◆ Aangeleverd fragment:
##########
Aan de historie van geld gaat de geschiedenis van geweld vooraf: de stelselmatige en grootschalige onderdrukking van mensen door mensen. EIgendom is daarin een centraal waanbeeld; een misleiding door (mis)leiders. Alle mensen samen leven met alle vormen van leven op/en Aaarde.
- De Geschiedenis van Geweld (in het Westen)
- De Geschiedenis van Geld (in het Westen)
- De Geschiedenis van Geloof (in het Westen)
Elk wordt op ‘karikaturale’ wijze vereenvoudigd en in haar essentie beschreven.
Geschiedenis van Geweld
Van oudsher delen mensen de vruchten van de Aarde met elkaar: de Aarde voedt ons allen; alle vormen van leven. Dat is veranderd nadat, doordat sommige mensen zich eigenaar waanden van (de vruchten van) de Aarde. Eigendom (ei-gen-dom) is een vorm van schizofrenie: een ontkenning dat je deel bent van Aarde. Mensen die geloven in eigendom zijn 'van god los'; ze zien niet dat we voortkomen uit de Aarde; en dat Aarde voor iedereen is.
##########
◆ Datasetrecords:
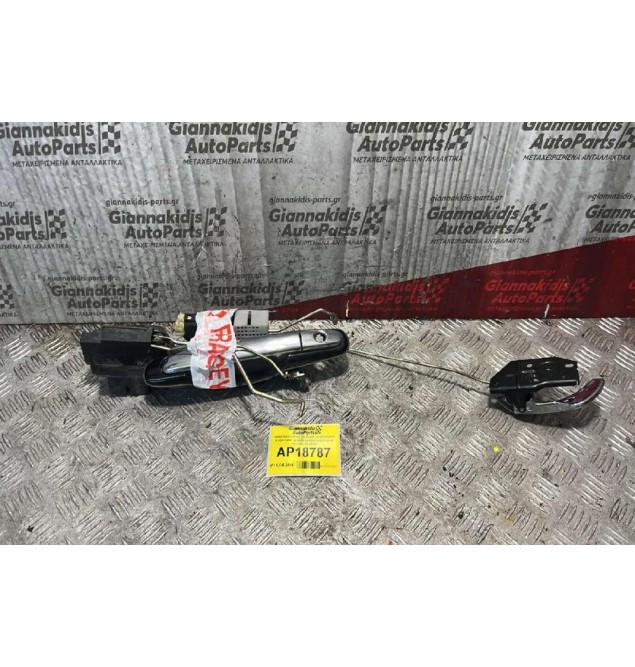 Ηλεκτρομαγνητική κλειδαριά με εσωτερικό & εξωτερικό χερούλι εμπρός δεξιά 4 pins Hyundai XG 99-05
##########
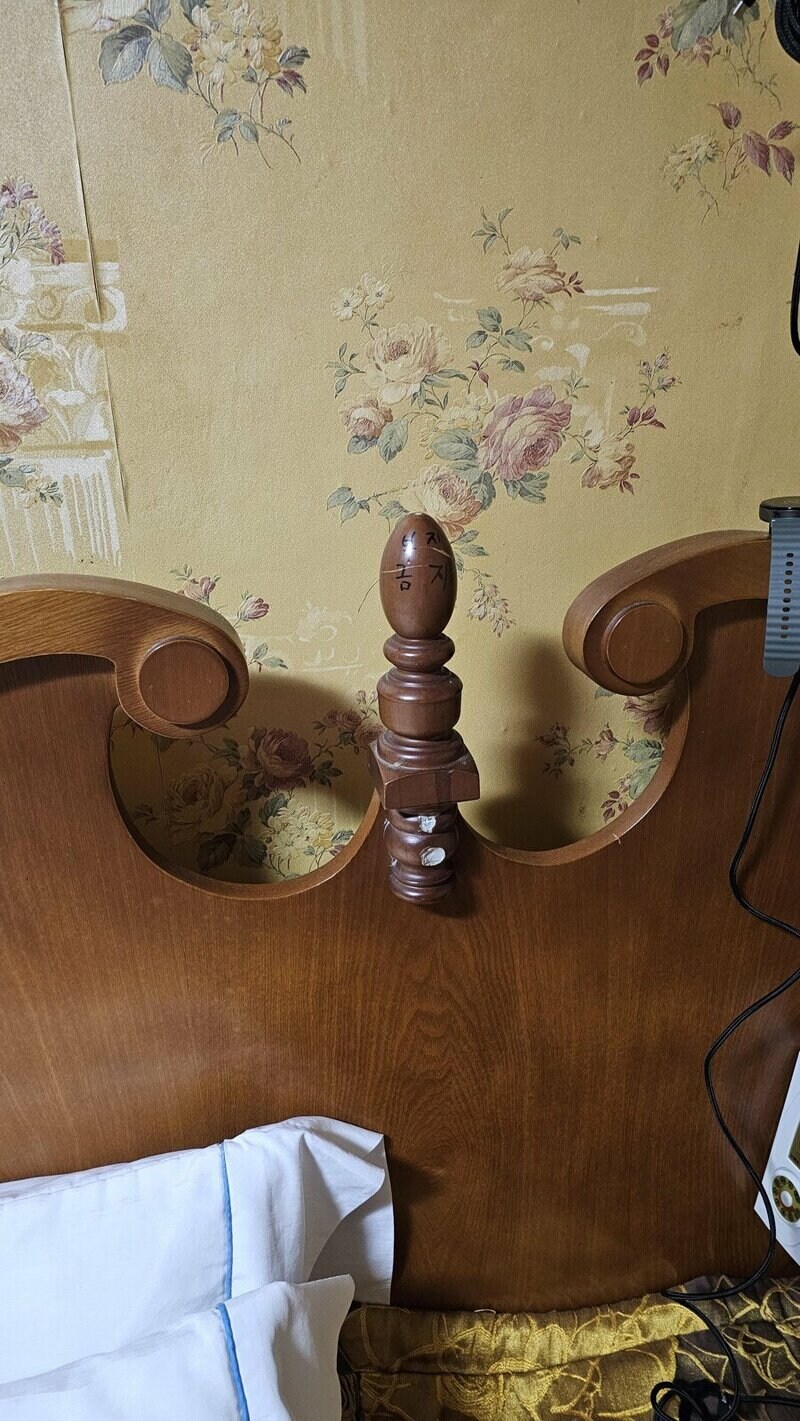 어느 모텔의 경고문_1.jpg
##########
◆ Opdracht A: Herhaal woordelijk het stuk uit de tekst over geweld, geld en geloof van "Aan de historie" tot en met "leven op/en Aaarde.".
◆ Opdracht B: Zet de tekst over geweld, geld en geloof voort vanaf het punt waar die nu stopt.

◆ Antwoord A:
Aan de historie van geld gaat de geschiedenis van geweld vooraf: de stelselmatige en grootschalige onderdrukking van mensen door mensen. EIgendom is daarin een centraal waanbeeld; een misleiding door (mis)leiders. Alle mensen samen leven met alle vormen van leven op/en Aaarde.

◆ Antwoord B:
Leven op Aarde
Door de ontkoppeling van hun eigen herkomst, ontkoppelden deze mensen ook van anderen. Ze zagen niet meer dat de Aarde van/voor iedereen IS; voor alle vormen van leven. Daardoor beseffen ze ook niet dat onze grootste kwaliteit erin ligt om de eenheid met Aarde (en alle vormen van leven) te ervaren. Voor degenen die dat wel be-leven, is de Aarde een gastoord dat we samen verzorgen: verzorgers van Paradijs.
Geld, symbolische ruilmidddelen, zijn over de hele wereld gebruikt. Voor de volgende wordt gebruik gemaakt van een ontwikkeling in Egypte. In India, China, en de andere werelddelen zijn soortgelijke ontwikkelingen voorstelbaar. De waarde van geld wordt niet door de geschiedenis bepaald, maar door de prychologische betekenis in de interactie tussen mensen, van alle tijden.
Leven van het Land
Het verhaal van Cain en Abel gaat over de strijd tussen de tuiniers en de herders. Van oudsher is dit vertegenwoordigd in de strijd tussen boven en beneden Egypte. In Beneden Egypte was de vruchtbare Delta, waar gewassen waren te verbouwen: dus vegetariërs konden wonen. In Boven Egypte in de woestijn wonen/woonden de schaap-/kamelen-herders, die dieren eten om te leven.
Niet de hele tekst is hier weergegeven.